A solution to the problem of the anomalous dating may be found, however, by addressing the Begram finds as a whole. Comparative ivory and bone material, the majority of the Roman ware and all the Chinese lacquers can be dated with considerable certainty in the 1st century CE, which provides a strong indication of the date of the Begram ivory and bone carvings as well. An analysis of architectural remains and numismatic finds likewise point to the 1st century CE. And a reexamination of the individual stylistic dating to earlier and later periods, plus a deconstruction of the royal ‘treasure’ theory, all combine to support a 1st century date for all the ivory and bone carvings from Begram.
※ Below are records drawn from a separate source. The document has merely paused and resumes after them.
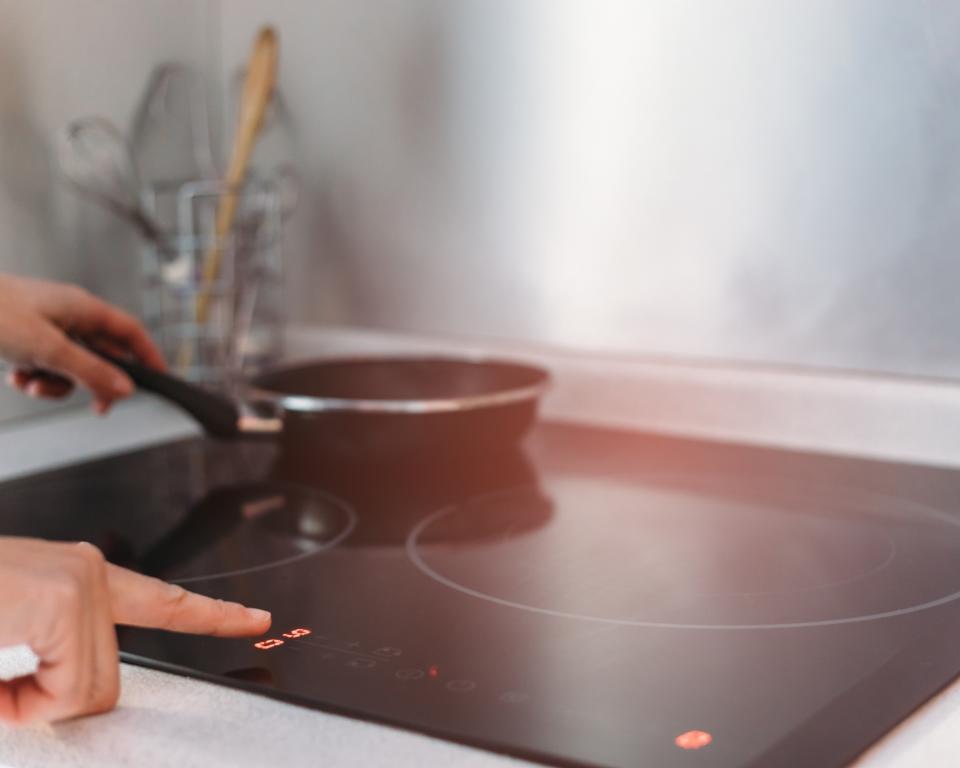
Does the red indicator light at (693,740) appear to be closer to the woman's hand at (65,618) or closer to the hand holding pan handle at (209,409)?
the woman's hand at (65,618)

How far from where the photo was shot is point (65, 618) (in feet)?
1.56

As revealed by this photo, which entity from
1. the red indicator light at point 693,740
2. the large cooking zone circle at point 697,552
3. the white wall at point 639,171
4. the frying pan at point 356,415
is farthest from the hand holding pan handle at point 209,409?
the red indicator light at point 693,740

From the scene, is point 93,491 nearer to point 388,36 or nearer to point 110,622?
point 110,622

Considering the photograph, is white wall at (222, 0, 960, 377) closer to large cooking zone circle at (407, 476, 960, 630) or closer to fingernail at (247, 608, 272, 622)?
large cooking zone circle at (407, 476, 960, 630)

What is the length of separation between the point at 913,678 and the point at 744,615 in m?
0.10

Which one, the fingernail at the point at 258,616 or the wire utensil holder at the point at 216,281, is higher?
the wire utensil holder at the point at 216,281

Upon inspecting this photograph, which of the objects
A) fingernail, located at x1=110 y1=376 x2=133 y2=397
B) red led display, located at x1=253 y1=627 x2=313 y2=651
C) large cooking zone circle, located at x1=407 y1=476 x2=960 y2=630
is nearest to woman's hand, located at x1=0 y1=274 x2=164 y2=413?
fingernail, located at x1=110 y1=376 x2=133 y2=397

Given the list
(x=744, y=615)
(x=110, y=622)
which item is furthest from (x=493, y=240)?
(x=110, y=622)

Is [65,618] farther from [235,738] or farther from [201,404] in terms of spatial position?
[201,404]

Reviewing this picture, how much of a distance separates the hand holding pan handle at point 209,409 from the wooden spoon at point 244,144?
25cm

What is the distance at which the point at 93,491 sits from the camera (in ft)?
2.89

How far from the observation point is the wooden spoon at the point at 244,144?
1154mm

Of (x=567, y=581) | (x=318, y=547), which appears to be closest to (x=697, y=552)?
(x=567, y=581)

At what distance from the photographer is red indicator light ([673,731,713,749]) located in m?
0.47
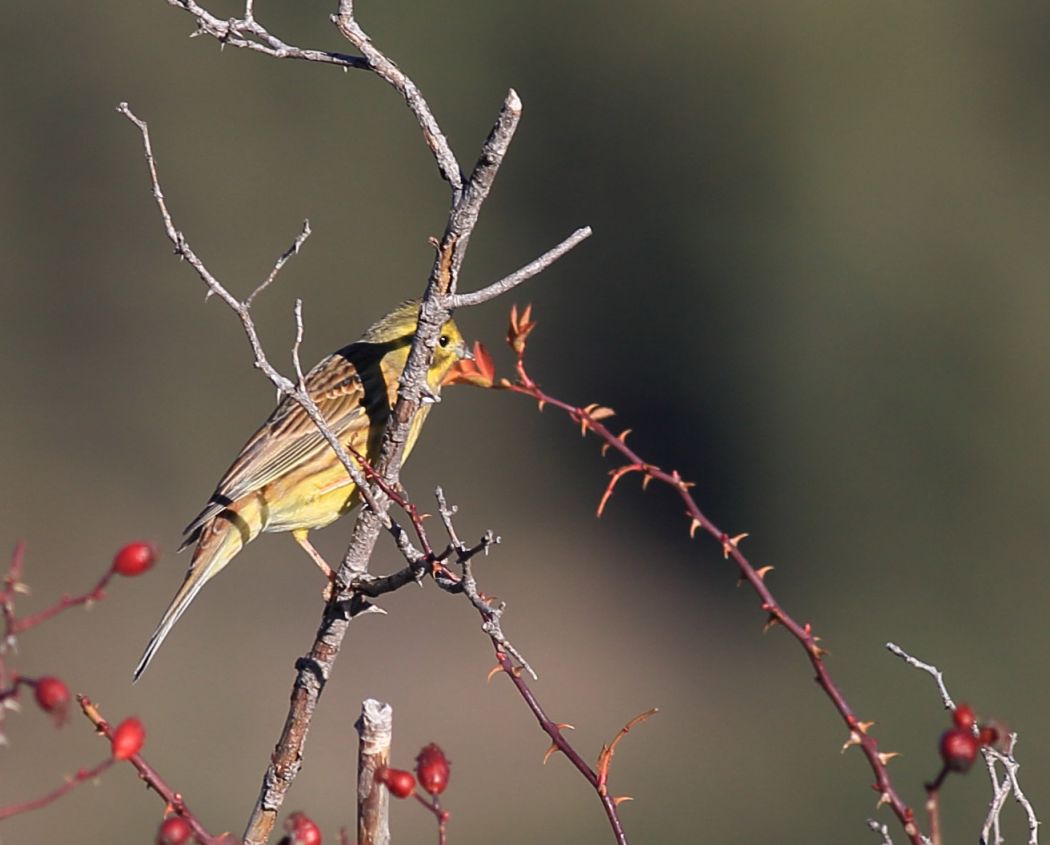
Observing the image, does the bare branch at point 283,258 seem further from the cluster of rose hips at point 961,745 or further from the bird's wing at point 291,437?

[1] Some sculptures discovered at Mathura do have relative dates, as they are attributed to the reign of certain Kushan kings, but an exact chronology remains controversial.

  [2] Ghirshman’s archaeological research at Begram resulted in a 1st century CE date for the construction of the rooms where the ‘treasure’ was found. A proposed date of the mid-third century for its destruction was provided not by in situ archaeological evidence but by an inscription of Shapur I, in which he notes the invasion and annexation of the Kushan region.

[3] According to Davidson (1971:44), an inscription on a gateway at Bharut states that it was built in the domain of the Sungas, i.e. no later than 80 BCE. And as the art of Sańci is very close in style to that of Bharut, it should be dated to that same period.

[4] According to Liebert (1986:165), mithuna literally means “paired or coupled” and in Indian mythology represents a “loving couple, often engaged in sexual intercourse”.


 

 

 


Copyright © 2005 Sanjyot Mehendale, Jeanette Zerneke, and the Regents of U.C. unless otherwise noted.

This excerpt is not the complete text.